Here we have to prove that : (sin A)^4 + 2 (cos A)^2 - (cos A)^4 = 1.

We use the relation that ( sin A)^2 + (cos A)^2 = 1

(sin A)^4 + 2 (cos A)^2 - (cos A)^4

=> [(sin A)^2]^2 + 2 (cos A)^2 - [(cos A)^2]^2

=> [(sin A)^2]^2 + 2*[1 - (sin A)^2] - [(cos A)^2]^2

=> [(sin A)^2]^2 + [2 - 2*(sin A)^2] - [(cos A)^2]^2

=> [(sin A)^2]^2 - [(cos A)^2]^2 + [2 - 2*(sin A)^2]

using a^2 - b^2 = ( a - b)( a + b)

=> [(sin A)^2 - (cos A)^2][(sin A)^2 + (cos A)^2]+ [2 - 2*(sin A)^2]

=> [(sin A)^2 - (cos A)^2]*1 + [2 - 2*(sin A)^2]

=> (sin A)^2 - (cos A)^2 + 2 - 2*(sin A)^2

=> - (cos A)^2 + 2 - (sin A)^2

=> - [ (cos A)^2 + (sin A)^2] + 2

=> -1 + 2

=> 1

**Therefore (sin A)^4 + 2 (cos A)^2 - (cos A)^4 = 1.**

sin^4 A + 2cos^2 A - cos^4 A = 1

First, we will rearrange terms.

==> sin^4 A - cos^4 A + 2cos^2 A = 1

Now we know that: (a^2 - b^2) = (a-b)(a+b)

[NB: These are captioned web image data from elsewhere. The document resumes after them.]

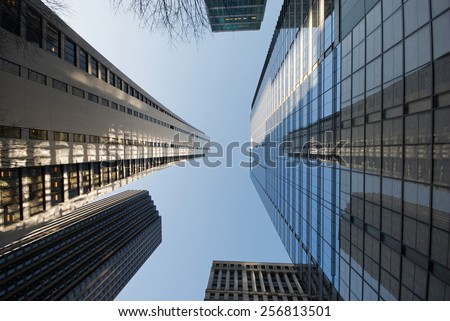 Low angle view of skyscrapers in downtown Chicago, Illinois. - stock photo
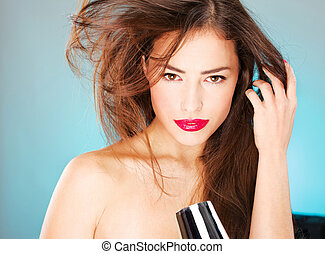 woman with long hair holding blow dryer - pretty woman with...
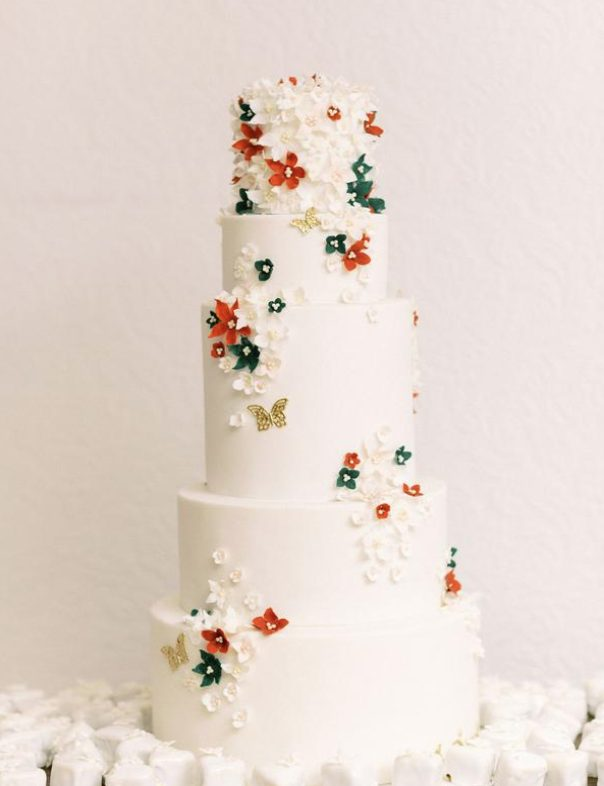 The couple served a white wedding cake with white, red and green blooms and gold butterflies
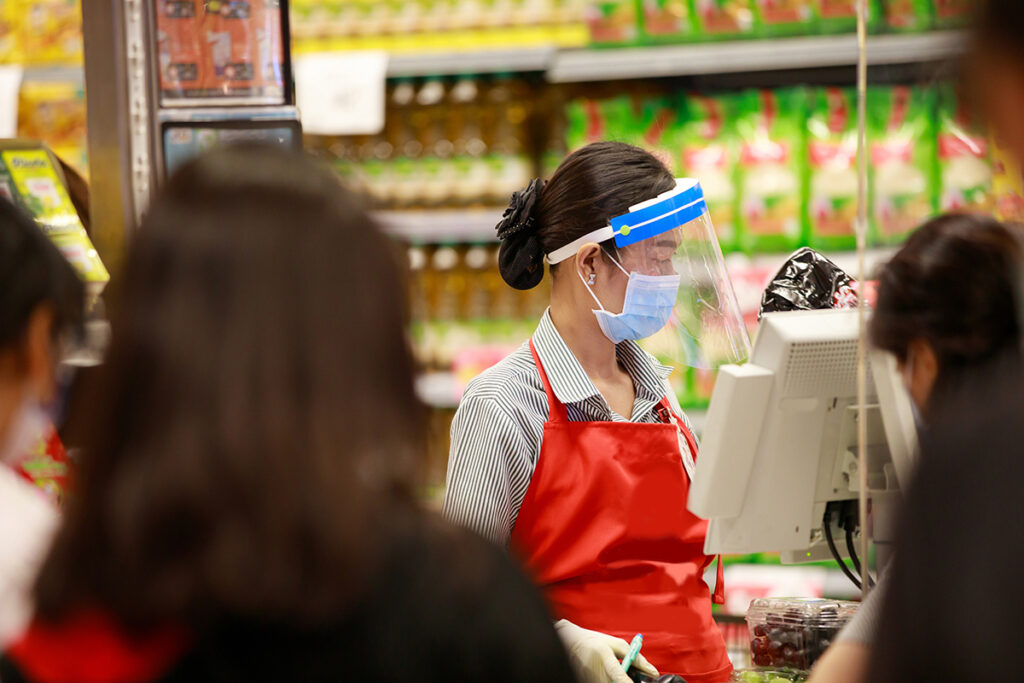 female supermarket cashier during covid-19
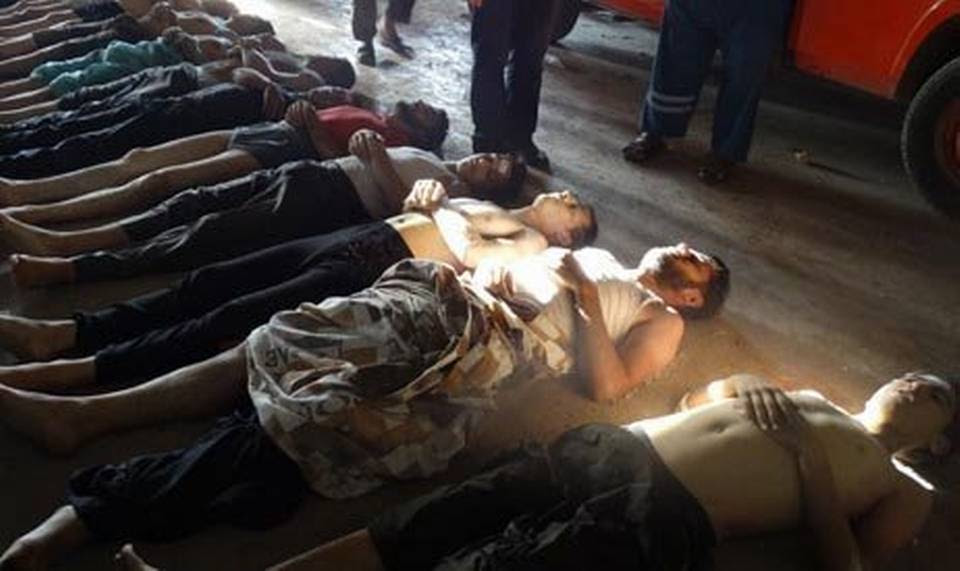 This image provided by Shaam News Network on Thursday, Aug. 22, 2013,  has been authenticated based on its contents and other AP reporting. It purports to show bodies of victims of an attack on Ghouta, Syria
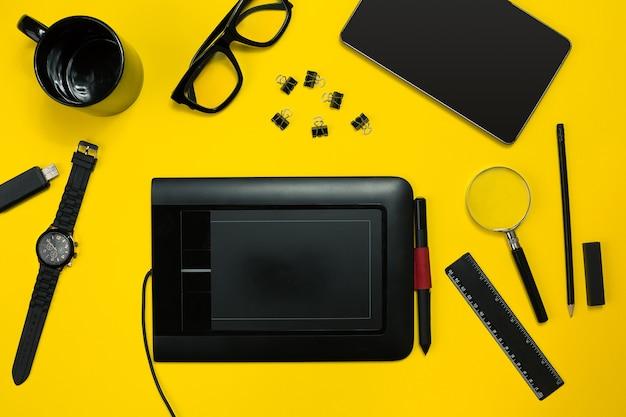 Objets noirs du bureau sur fond jaune vue de dessus de travail et de créativité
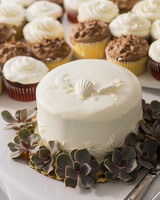 White Cake with Seashell Topper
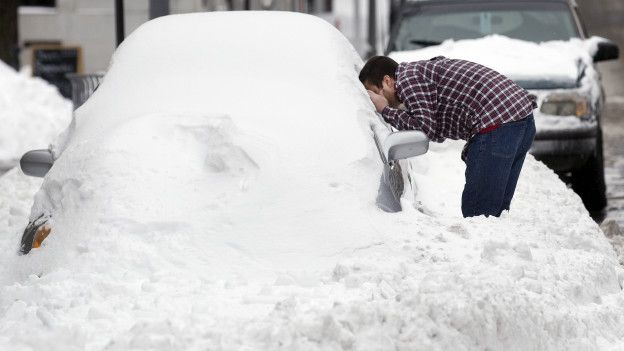 Un hombre y un carro cubierto de nieve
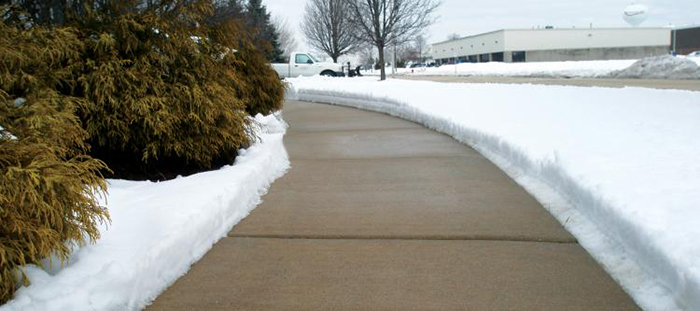 Sidewalk Treated with Snow and Ice Preemptive Treatment Solution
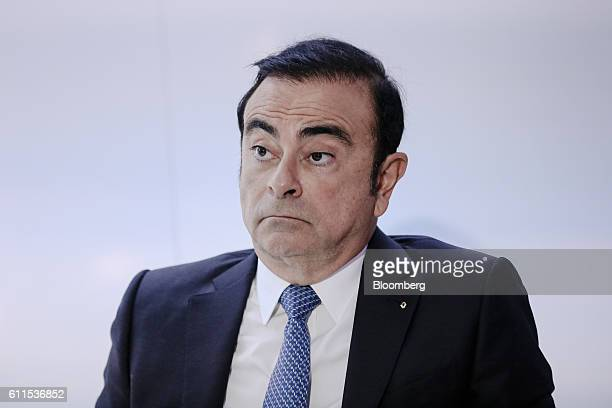 Carlos Ghosn, chief executive officer of Renault SA and Nissan Motor Co., looks on during a news conference on the second press day of the Paris...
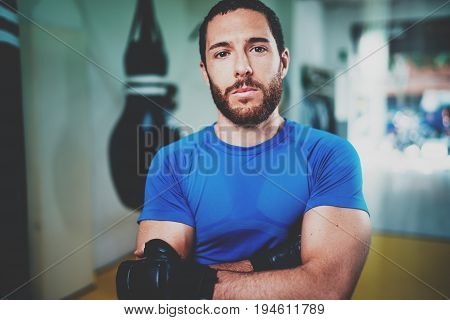 Muscular strong boxer in gloves standing with arms crossed near punching bag in fitness gym on blurred background.Young caucasian boxer in black gloves.Horizontal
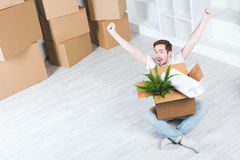 Man rejoices in buying a new home. Stock Photo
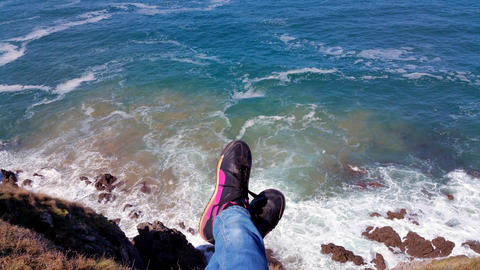 Top view from the cliff to the feet above the surf Photo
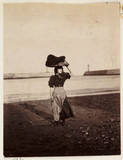 A woman carrying fishing equipment, Whitby, North Yorkshire, c 1905.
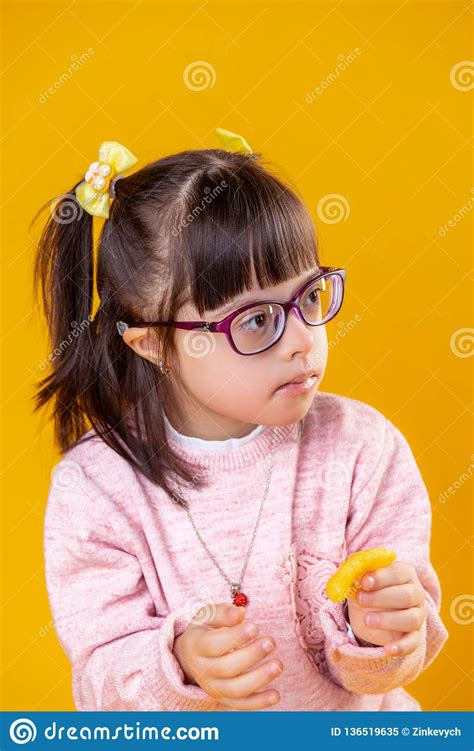 Dark Haired Girl With Down Syndrome Carrying Orange Chips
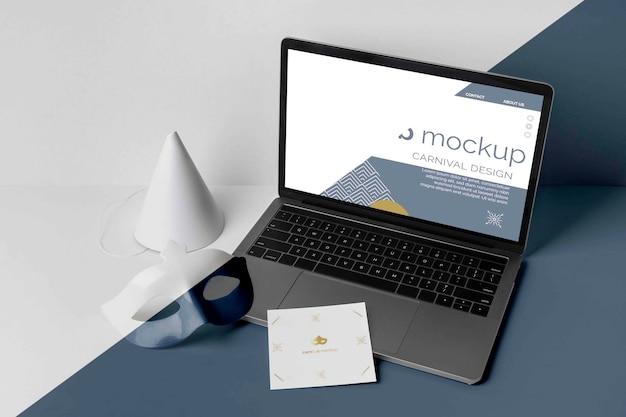 Alto angolo di invito di carnevale minimalista con laptop e maschera Psd Premium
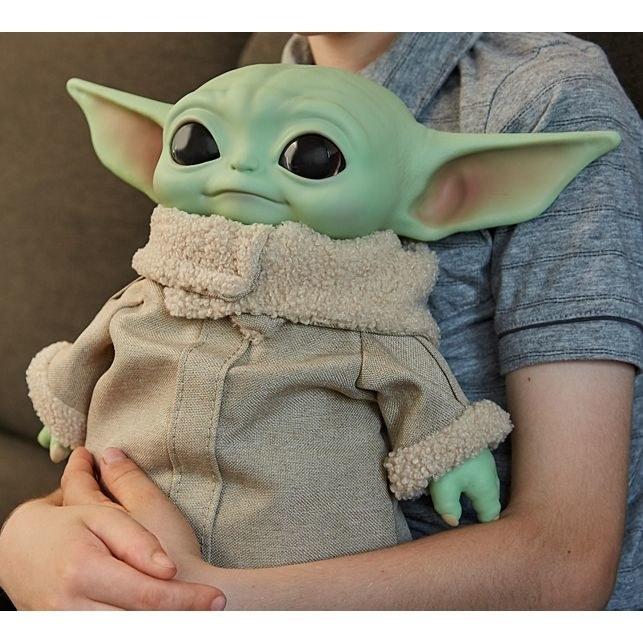 "An 11"" plush doll of Baby Yoda from The Mandalorian"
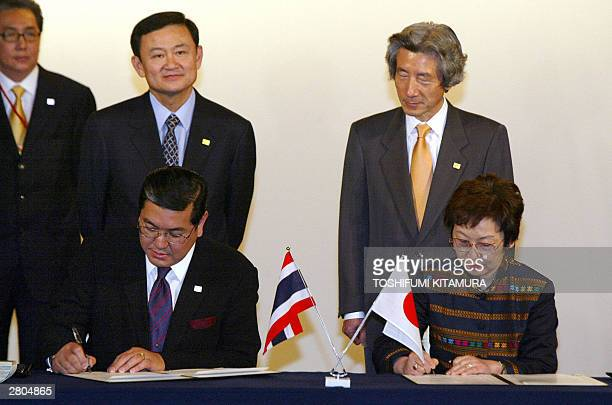 Visiting Thai Foreign Minister Surakiart Sathirathai and his Japanese counterpart Yoriko Kawaguchi sign documents as Thai Prime Minister Thaksin...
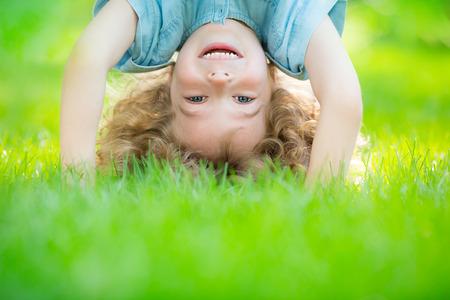 bambini: Bambino felice in piedi a testa in gi� sull'erba verde. Ridere bambino divertirsi nel parco di primavera. Concetto di stile di vita sano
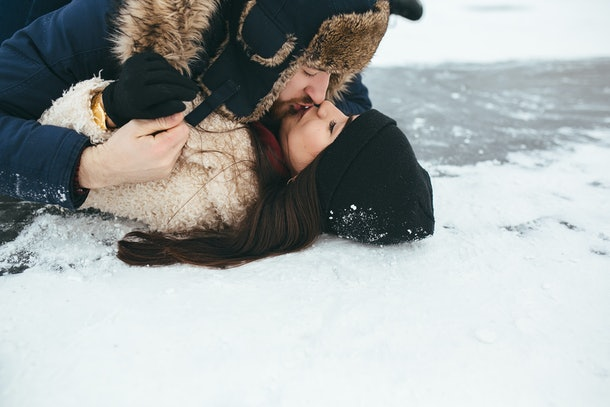 man and woman kiss on the ice, close view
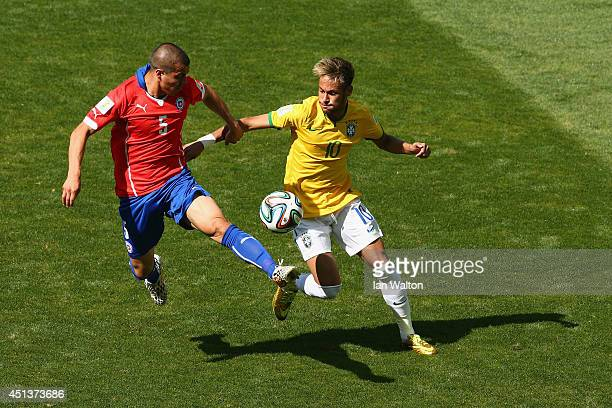 Francisco Silva of Chile challenges Neymar of Brazil during the 2014 FIFA World Cup Brazil round of 16 match between Brazil and Chile at Estadio...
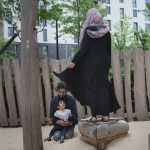 Family using play area East Village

==> sin^4 A -cos^4 A = (sin^2 A - cos^2 A)(sin^2 A+cos^2 A)

But we know that sin^2 A + cos^2 A = 1

==> sin^4 A - cos^4 A = ( sin^2 A - cos^2 A)

Now we will substitute:

==> sin^2 A - cos^2 A + 2cos^2 A = 1

We will combine like terms.

==> sin^2 A + cos^2 A = 1

==> 1 = 1

**==> sin^4 A + 2cos^2 A - cos^4 A = 1............q.e.d**

L:H:S ≡ sin ⁴A + 2cos²A - cos ⁴A

= (sin²A)² - (cos²A)² + 2cos²A

*⇒ use x² - Y² = (x+y)(x-y)*

= (sin²A + cos²A)(sin²A - cos²A) + 2cos²A

*⇒ use sin²A + cos²A = 1*

= (sin²A - cos²A) + 2cos²A

= (1 - cos²A - cos²A) + 2cos²A

= 1 - 2cos²A + 2cos²A

= 1

Hence L:H:S ≡ R:H:S

To prove sin^4A + 2cos^2A - cos^4A = 1.

Consider the term sin^4x = (1-cos^2x)^2.

(1-cos^2x)^2 = 1-2cos^2x +cos^4x.

Therefore we replace sin^4x by (1-cos^2x)^2 = 1-2cos^2x+cos^4x. in the left of the given identity.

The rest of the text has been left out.